What is the Technology?

  • The Omnipod 5 System consists of the tubeless Pod, the Dexcom G6 continuous glucose monitor (CGM), and the Omnipod 5 mobile app with its integrated SmartBolus Calculator.
  • The user has the option to download this app onto a compatible personal smartphone or to use the Omnipod 5 Controller.
  • Every five minutes, the software receives a Dexcom CGM value and trend and predicts where glucose will be 60 minutes into the future. The system then increases, decreases, or pauses insulin delivery using the user’s desired and customized glucose target, helping to protect against highs and lows.
  • While the system can automatically "treat to target" glucose, the user still needs to manually input carbohydrates or exercise.
  • It is worth noting that people with T1D have been “looping” their continuous glucose monitors with insulin pumps for years. The latest iteration of AID pumps is only the first wave of FDA-approved products.

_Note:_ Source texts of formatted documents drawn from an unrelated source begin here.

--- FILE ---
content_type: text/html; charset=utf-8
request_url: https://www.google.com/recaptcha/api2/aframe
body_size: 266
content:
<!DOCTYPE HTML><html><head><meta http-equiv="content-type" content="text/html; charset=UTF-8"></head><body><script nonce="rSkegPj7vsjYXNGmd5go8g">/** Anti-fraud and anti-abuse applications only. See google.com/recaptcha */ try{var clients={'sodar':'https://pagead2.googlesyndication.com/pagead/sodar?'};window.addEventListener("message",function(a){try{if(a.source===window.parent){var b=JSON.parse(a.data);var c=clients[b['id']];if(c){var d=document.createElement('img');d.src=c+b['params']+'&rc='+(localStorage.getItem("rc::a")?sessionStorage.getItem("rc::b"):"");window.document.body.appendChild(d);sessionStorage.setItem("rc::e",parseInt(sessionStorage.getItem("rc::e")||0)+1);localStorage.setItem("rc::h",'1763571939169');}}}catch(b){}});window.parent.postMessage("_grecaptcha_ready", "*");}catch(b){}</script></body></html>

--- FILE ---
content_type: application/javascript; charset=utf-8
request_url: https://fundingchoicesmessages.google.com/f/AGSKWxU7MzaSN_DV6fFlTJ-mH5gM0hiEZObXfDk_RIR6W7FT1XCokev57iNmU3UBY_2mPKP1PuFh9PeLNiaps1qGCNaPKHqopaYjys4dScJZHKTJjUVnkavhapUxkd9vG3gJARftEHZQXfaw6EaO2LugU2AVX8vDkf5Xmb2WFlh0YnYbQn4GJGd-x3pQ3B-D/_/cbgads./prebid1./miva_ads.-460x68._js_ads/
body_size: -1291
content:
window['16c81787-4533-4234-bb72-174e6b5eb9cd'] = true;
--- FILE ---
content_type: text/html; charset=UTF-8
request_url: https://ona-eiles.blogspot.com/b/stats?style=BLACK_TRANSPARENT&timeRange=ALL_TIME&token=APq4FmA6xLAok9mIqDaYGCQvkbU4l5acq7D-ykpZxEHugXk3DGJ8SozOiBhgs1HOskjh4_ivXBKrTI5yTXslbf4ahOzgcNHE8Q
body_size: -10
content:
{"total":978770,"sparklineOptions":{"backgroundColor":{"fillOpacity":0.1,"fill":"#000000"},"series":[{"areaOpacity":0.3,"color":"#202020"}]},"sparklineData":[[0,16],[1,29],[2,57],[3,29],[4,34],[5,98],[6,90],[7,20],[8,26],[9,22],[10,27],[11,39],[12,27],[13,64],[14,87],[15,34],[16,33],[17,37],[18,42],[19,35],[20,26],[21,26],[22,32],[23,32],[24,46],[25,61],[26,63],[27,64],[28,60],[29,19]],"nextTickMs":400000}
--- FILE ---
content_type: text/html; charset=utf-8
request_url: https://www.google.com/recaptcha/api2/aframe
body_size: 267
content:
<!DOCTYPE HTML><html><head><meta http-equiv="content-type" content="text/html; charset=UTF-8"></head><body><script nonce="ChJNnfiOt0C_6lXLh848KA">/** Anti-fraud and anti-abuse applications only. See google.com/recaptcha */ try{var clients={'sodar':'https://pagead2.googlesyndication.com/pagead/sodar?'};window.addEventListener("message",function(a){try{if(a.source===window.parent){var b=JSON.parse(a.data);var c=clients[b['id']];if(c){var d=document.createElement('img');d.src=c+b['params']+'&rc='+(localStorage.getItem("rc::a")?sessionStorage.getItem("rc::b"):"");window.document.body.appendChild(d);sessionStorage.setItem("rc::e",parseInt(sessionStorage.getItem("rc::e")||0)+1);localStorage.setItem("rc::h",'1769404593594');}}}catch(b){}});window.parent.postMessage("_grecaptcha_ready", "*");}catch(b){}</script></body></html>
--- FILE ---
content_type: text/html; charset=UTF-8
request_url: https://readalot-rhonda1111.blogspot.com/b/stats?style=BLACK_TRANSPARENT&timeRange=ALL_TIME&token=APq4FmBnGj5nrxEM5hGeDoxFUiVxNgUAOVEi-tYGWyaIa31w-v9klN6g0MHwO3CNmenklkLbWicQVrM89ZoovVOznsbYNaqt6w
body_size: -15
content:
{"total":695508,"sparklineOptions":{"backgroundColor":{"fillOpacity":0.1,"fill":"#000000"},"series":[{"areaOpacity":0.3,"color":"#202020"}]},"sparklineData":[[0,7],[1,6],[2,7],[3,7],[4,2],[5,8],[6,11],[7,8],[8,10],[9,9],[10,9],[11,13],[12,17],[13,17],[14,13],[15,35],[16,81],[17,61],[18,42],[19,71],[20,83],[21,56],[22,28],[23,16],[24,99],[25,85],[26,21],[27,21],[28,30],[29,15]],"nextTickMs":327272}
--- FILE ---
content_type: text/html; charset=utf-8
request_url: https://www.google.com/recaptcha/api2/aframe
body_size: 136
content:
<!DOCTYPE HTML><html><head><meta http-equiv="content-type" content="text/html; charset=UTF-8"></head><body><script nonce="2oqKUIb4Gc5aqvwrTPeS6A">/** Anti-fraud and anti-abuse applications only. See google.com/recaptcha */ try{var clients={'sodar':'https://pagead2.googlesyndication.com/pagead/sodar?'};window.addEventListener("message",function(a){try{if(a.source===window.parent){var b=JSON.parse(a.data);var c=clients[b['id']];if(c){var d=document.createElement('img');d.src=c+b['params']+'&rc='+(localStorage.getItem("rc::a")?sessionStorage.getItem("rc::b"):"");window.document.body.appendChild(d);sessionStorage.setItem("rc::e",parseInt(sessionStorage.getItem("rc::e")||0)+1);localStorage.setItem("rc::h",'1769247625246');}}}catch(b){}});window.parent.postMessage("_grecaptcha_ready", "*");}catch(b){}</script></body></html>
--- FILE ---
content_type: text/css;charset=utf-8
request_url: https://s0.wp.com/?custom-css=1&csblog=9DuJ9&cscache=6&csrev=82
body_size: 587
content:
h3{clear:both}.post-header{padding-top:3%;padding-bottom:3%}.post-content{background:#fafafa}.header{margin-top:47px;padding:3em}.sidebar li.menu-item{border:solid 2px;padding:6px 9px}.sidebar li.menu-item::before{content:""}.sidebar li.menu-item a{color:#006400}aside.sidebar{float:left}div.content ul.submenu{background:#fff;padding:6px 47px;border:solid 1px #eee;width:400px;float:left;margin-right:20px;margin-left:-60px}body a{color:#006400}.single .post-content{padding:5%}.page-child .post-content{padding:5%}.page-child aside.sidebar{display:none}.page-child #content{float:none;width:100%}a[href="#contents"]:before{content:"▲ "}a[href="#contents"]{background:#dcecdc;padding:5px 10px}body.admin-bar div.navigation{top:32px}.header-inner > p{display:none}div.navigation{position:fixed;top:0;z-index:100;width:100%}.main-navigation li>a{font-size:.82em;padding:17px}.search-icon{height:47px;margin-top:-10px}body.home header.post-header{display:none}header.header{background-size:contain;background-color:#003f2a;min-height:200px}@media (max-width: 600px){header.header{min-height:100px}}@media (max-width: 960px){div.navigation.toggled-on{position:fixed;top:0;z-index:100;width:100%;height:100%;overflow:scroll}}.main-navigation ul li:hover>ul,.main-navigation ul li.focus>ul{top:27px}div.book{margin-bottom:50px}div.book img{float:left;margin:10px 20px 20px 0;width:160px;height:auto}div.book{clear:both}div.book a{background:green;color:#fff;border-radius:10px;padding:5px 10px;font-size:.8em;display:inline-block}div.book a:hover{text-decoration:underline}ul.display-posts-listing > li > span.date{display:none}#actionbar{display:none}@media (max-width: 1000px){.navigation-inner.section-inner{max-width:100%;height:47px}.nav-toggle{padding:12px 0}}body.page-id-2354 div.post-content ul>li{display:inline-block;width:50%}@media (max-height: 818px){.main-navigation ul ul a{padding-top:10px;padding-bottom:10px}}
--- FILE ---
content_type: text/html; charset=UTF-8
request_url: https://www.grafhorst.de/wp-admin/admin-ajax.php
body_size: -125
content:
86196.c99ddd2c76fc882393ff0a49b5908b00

How Close is this to a Practical Cure for T1D?

This device is not a Practical Cure. Much of the media coverage suggests that a switch to the Omnipod 5 will lift the burden of managing T1D. However, most will, no doubt, be disappointed by this promise. That said, this device is the first tubeless AID pump approved by the FDA. We expect that this will pave the way for future developments in AID technology. If Moore's Law holds, we look forward to it becoming half its current size and twice as powerful in the next several years. And we expect that this approval will set the stage for other competitors.

But to be a Practical Cure it needs to be small enough, effective enough, and trustworthy enough to set it and forget it. Our surveys indicate that, for most people, the Omnipod 5 will not meet this bar. The current system still requires that the user wear two clunky devices – an insulin “patch” which is only a little smaller than an Apple AirPods case, and a continuous glucose monitor. Furthermore, the person managing the disease is still the “brains” of the operation; they still carry the burden of alerting the system when it is time to eat, exercise, etc.

In our view, the shortcomings with the latest generation of mechanical AID systems point to opportunities to improve. We hope that soon there will be FDA clearances of devices that are small enough and smart enough to deliver a Practical Cure for T1D.